Camera Obscura’s sound and style seem plucked right from Tigermilk-era Belle & Sebastian, blended with the seminal acoustic indie-pop aesthetic identified with NME’s C-86 compilation and the Sarah 100. Informing the 60s sound and its topical fixation on childish love, Camera Obscura sing slyly ironic lyrics that show abounding self-deprecation. The chorus of lilting opener “Suspended From Class” demonstrates this compromise between form and content best: “I should be suspended from my class,” ethereal lead singer Tracy-Anne Campbell sings, “I don’t know my elbow from my ass.”

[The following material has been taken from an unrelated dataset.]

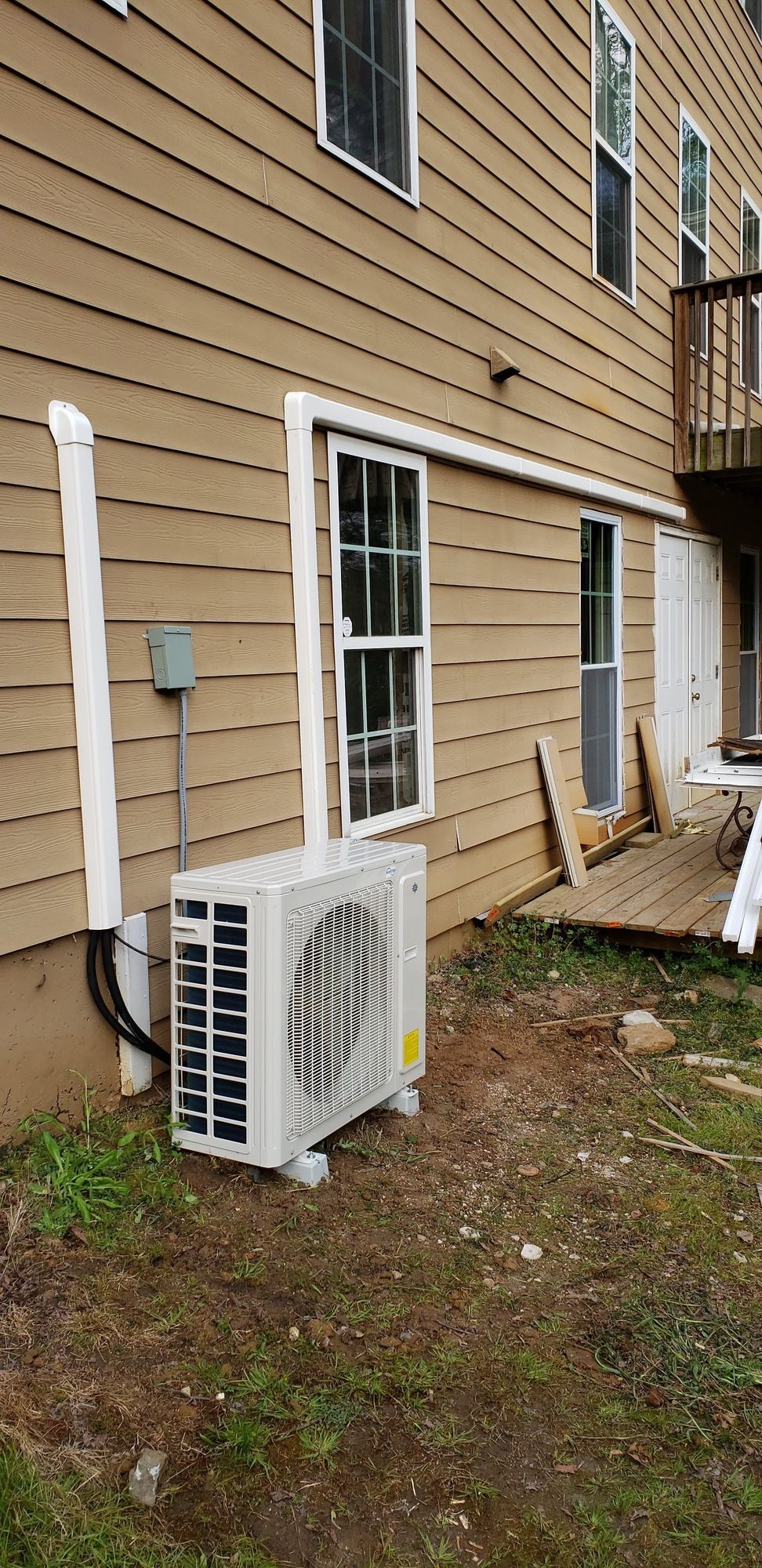 A white air conditioner is sitting on the side of a house.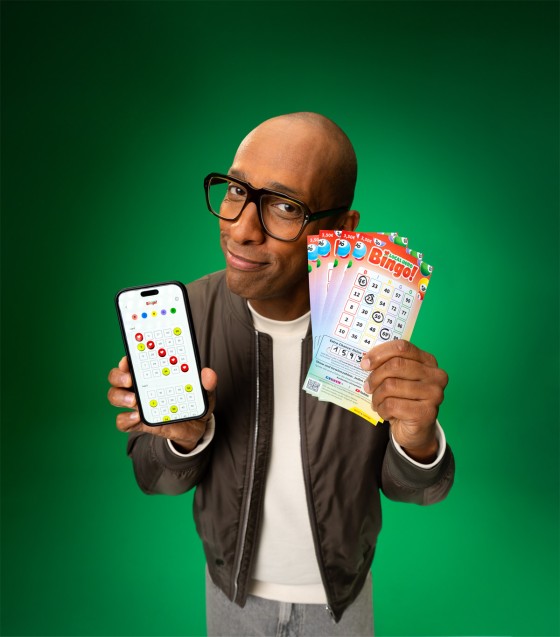 Amiaz Habtu - Moderator der Local Hero Bingo!-Show - hält Bingo!-Lose und Smartphone hoch. WestLotto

Campbell’s voice falls squarely within the Mazzy Star-Sundays-Cardigans school of female vocals, endearingly unconfident and off-key as to convincingly portray the naïveté the songs profess. She comes closest to exploding free of that shy facade in the jump to the chorus of the bouncy “Number One Son,” an album standout that keeps with the theme of precious childhood love. This creates a pleasing balance with the weighty “Your Picture,” a dark Leonard Cohen-like dirge, which strikes out a vivid character sketch: “She told me you’d given up drinking / to be with somebody you knew / and you tried to get into the Bible / But it never got into you.” John Henderson sings here with vocals of the same cut as Campbell’s: weak, battered, and timidly appealing.
Like “Your Picture,” most of these songs fall under the category of character sketch. Camera Obscura write pithy portraits, and their literary leanings fit nicely with the chamber-pop accompaniment. Flutes, strings, and bells sparkle and shimmer on most tracks, combining with surf-rock bass lines to produce the overwhelming impression that this music comes from a different era.
Underachievers boasts excellent songwriting and a warm, appealing sound that swells as a result of crisp production and sweeping arrangements. The unabashed sincerity of the band’s lyrics is a bit off-putting under this cozy guise, but perhaps the only consequence of image and sound against lyrical content is a doubly-detached indie irony, and the legions that will wrongly decry them as rip-offs.